According to IBM, Candidate Assistant drives on average to a three times increase in application conversion rate and reduced candidate abandonment, and its users are 64 percent more likely to secure in-person interviews.

“Greenhouse’s clients are high growth and have a need to engage high-quality job seekers in a more personalized manner,” Bob Schultz, general manager, IBM Watson Talent and Collaboration Solutions, said in a statement. “Partnering, we’re helping Greenhouse and their customers provide an exceptional candidate experience and quickly guide job seekers to the right position with the help of AI.”

Greenhouse and IBM aren’t the only ones applying AI to the problem of recruitment. Hiretual recently raised $5 million for its automated candidate sourcing tech. Vervoe in August unveiled an AI platform that evaluates applicants’ on-the-job skills and automatically recommends the top scorers to hiring managers. And market incumbent ZipRecruiter early this summer debuted Candidate Calibration, which has employers rate potential matches for jobs to find similar candidates in its database.

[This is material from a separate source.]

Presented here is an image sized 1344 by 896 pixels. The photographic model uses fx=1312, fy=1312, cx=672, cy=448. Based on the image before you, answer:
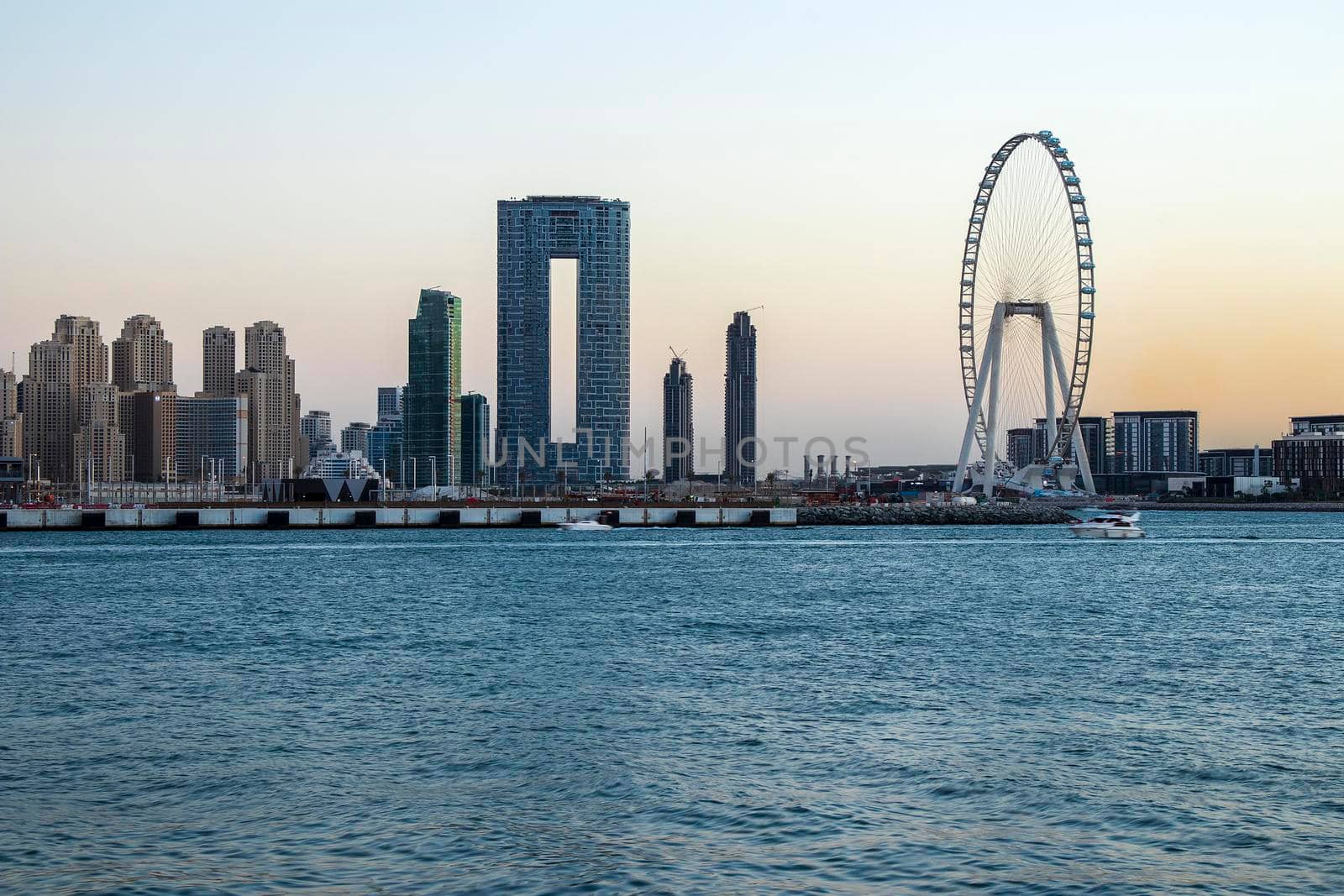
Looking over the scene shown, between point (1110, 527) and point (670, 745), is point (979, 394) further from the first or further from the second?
point (670, 745)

But at least so far, Greenhouse’s strategy has been enough to win over investors like Riverwood Capital, which in July participated in a $50 million funding round. The startup has raised $110 million altogether since 2012.

At the time of the fundraising announcement, Greenhouse CEO Chait said the company would use the new capital to scale its diversity and inclusion feature, which organizes demographic data and suggests ways users can act more fairly when they’re writing job postings, conducting interviews, and making referrals.